Mariano atraviesa el parque del Ayuntamiento y se introduce en el portal de un emblemático edificio de la ciudad. Coge el ascensor y sube a la tercera planta. Allí, al final del pasillo, encuentra la placa con el nombre que busca. Toca el timbre. Espera. Escucha un taconeo. Una mujer gruesa abre la puerta. Mariano, sin esperar invitación alguna, entra.

—Necesito ver al doctor.

—¿Tiene cita para hoy?

—No, no tengo cita. Pero necesito que me atienda ahora.

—Es que sin cita no… —Mariano echa a un lado a la mujer y, atravesando la salita de espera, abre la puerta de la consulta. Allí, sentado frente a su escritorio, está el especialista del que todos hablan.

—Buenas tardes, doctor. No tengo cita, pero lo necesito —la asistenta, alterada, se asoma por si el médico la requiere, pero este le hace un gesto con la mano para que salga.

—Siéntese y cuénteme qué es eso tan importante que no puede esperar.

—Yo, yo estoy… ¡desesperado! —Mariano gesticula, está a punto de llorar.

—Bien, tranquilícese. ¿Quiere un vaso con agua?

—No, gracias. Es que…

—Entonces, por favor, empiece usted por el principio.

—¿Por el principio? ¿Pero no es usted el afamado médico que sale todas las tardes en televisión? ¡Míreme, por Dios!

—Cálmese, se lo pido —suplica el médico—. Al menos cuénteme si ha tenido algún tratamiento anteriormente.

—¡Desde luego! ¿Lo duda? Lo he probado todo antes de venir aquí —Mariano se pasea por la habitación—. El proceso se había detenido, parecía resuelto, créame. Pero esta mañana me he quedado en shock cuando me he enfrentado al espejo. ¡No puede ser! Si hubiese visto usted mi almohada… No es justo. ¡He invertido tanto en este maldito problema…!

—No voy a mentirle, su situación es irreversible. Los tratamientos médicos no son milagrosos, ya lo sabe usted. Yo…

—Doctor, no he venido hasta aquí para llevarme un no por respuesta. No me sermonee, que no tengo humor.

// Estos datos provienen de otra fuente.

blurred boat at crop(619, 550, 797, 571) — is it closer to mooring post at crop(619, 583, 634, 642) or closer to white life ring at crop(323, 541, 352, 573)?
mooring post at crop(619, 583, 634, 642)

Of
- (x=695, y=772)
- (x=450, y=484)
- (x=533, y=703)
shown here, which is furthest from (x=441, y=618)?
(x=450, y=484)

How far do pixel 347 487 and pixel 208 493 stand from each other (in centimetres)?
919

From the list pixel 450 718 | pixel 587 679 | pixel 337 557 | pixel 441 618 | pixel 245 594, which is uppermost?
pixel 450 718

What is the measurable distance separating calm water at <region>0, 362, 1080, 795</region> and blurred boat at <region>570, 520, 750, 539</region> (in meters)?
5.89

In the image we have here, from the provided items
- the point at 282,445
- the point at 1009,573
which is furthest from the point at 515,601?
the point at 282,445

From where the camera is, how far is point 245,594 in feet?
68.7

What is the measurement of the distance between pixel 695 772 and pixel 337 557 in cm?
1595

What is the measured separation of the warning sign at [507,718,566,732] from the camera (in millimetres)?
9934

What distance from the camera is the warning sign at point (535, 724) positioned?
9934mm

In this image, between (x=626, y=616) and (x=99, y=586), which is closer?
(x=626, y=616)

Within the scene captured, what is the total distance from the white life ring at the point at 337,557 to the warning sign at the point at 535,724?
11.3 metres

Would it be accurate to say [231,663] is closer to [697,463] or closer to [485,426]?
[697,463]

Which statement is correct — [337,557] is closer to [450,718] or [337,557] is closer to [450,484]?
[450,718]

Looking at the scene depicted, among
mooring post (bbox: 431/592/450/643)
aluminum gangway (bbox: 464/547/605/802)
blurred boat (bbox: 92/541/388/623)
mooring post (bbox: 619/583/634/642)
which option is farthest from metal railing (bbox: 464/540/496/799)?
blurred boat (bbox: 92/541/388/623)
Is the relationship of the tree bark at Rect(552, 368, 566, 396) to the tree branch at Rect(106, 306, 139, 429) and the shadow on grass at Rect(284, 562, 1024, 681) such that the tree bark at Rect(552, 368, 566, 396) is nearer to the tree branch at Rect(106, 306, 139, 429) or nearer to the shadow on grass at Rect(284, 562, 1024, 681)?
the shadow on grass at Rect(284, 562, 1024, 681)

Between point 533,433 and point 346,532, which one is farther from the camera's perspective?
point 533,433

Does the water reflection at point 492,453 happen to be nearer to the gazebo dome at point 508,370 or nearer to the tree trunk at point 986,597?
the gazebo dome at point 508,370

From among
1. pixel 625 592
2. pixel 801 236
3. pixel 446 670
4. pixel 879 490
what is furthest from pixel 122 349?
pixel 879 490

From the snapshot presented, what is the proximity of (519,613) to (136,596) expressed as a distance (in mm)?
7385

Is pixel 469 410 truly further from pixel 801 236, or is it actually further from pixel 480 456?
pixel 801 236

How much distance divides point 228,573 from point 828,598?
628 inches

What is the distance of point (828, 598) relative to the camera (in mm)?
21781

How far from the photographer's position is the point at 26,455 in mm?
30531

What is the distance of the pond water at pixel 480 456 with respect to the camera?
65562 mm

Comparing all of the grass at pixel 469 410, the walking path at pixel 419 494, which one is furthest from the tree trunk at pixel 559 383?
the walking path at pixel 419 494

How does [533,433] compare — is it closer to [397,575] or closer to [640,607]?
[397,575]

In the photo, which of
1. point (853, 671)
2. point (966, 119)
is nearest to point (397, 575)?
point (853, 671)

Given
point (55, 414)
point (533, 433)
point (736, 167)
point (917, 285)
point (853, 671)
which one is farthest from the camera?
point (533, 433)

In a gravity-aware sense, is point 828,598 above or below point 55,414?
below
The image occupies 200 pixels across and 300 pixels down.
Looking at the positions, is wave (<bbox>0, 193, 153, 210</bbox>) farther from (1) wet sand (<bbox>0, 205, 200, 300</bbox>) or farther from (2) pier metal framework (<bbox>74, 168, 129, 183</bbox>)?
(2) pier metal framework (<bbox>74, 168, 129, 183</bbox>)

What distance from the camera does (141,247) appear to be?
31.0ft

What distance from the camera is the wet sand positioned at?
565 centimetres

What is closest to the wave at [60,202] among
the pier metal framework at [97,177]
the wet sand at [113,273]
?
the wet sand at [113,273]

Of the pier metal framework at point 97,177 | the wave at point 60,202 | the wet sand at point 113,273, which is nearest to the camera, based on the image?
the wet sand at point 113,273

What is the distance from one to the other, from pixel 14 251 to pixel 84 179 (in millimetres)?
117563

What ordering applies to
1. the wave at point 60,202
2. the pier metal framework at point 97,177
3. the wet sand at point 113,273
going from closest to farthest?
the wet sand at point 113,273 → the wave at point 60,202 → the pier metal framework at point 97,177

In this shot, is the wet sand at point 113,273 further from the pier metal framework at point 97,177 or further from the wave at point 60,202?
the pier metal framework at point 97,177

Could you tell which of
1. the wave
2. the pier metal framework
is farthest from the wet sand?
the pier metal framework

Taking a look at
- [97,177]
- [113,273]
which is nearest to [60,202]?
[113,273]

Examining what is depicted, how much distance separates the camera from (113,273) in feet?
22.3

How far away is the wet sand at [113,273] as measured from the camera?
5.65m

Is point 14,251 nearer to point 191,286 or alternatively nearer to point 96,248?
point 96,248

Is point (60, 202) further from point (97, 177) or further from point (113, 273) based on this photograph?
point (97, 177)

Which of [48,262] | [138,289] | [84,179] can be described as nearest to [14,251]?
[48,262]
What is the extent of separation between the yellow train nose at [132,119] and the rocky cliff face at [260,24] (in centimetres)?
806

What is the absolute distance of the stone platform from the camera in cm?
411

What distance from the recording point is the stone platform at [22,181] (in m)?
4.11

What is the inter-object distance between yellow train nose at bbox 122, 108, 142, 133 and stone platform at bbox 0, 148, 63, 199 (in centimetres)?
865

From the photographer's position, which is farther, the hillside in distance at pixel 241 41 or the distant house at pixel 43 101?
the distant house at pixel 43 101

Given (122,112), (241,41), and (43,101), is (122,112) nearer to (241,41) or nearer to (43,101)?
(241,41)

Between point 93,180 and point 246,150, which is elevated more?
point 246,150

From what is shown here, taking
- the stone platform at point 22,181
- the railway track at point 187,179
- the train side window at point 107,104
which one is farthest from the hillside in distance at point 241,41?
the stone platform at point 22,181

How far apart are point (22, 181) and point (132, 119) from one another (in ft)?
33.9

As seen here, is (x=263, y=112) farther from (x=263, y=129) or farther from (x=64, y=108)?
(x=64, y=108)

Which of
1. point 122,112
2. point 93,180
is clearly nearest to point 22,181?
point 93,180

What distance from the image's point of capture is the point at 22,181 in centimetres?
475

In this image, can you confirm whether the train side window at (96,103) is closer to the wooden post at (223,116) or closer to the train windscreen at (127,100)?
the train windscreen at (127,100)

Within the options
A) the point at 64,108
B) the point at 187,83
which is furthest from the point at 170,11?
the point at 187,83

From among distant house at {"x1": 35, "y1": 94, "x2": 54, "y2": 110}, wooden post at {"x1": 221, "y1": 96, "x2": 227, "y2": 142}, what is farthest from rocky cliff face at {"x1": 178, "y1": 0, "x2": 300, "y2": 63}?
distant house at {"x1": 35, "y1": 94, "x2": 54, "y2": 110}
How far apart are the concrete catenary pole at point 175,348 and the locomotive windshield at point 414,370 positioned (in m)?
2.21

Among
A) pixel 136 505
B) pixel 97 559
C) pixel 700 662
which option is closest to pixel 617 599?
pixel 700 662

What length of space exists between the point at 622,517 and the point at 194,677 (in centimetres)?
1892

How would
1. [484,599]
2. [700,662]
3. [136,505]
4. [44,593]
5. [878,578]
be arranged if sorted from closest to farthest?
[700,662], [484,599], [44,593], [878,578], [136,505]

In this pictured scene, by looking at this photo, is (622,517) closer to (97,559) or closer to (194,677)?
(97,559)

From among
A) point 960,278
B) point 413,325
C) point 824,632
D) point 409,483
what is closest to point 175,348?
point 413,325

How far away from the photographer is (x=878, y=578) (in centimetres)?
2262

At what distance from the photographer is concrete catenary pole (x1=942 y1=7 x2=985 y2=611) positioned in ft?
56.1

Necesito que usted me devuelva lo que he perdido —Mariano saca el talonario—: Estoy dispuesto a pagarle lo que me pida.

—Mire usted, ya no aceptamos esa forma de pago. Es engorrosa y poco fiable. Además, obliga a facturar y eso no me interesa, tampoco la VISA  —contesta el médico, echando el respaldo de la butaca hacia atrás—. Preferimos cobrar en efectivo.

—Pero… ¡tengo dinero contante y sonante! No es un problema la forma de pago. ¡Estoy dispuesto a pagar lo que sea…! ¿Quiere bonos del Estado o…?

—¡Uff, qué terco es usted! Pero, ¿es que no se da cuenta de que no tiene una solución natural? —el doctor abre una gaveta y saca una tarjeta—. Tome, diríjase a esta dirección. Allí podrán ayudarlo. Ah, y dígales que va de mi parte para que le apliquen la cortesía.

Mariano lee la tarjeta y siente cómo un calor infernal recorre su cuerpo. El hombre se levanta del asiento y hace trizas la cartulina. Fuera de sí, grita:

—¿Qué diablos le pasa? ¿Está riéndose de mí?

—No, señor. Pero es que… ¿cómo decirlo? Usted tiene, usted tiene… ¡una gran calva! —contesta el médico sacando otra tarjeta de presentación de la misma tienda—. Tome, no sea tozudo. Créame que es lo mejor, hágame caso —el especialista en alopecia coloca la tarjeta en el bolsillo de la camisa de Mariano.

—¡Oh, Dios, qué falta de seriedad!

—¡Por favor, comprenda, no es bueno imaginar lo que no se puede alcanzar!

Las calles siguen sin transeúntes, los árboles se mantienen mudos y el sol continúa sin dar tregua al pavimento. Mariano anda como un autómata. Atrás va dejando casas, parques, andamiajes, escaleras, oficinas, jardincillos, rejas, muros… Mariano tiene las mandíbulas a punto de estallar. En el bolsillo lleva las señas de un comercio: «Casa Linares. Pelucas y postizos de pelo natural».

Relato publicado en «Linden Lane Magazine», verano, 2018.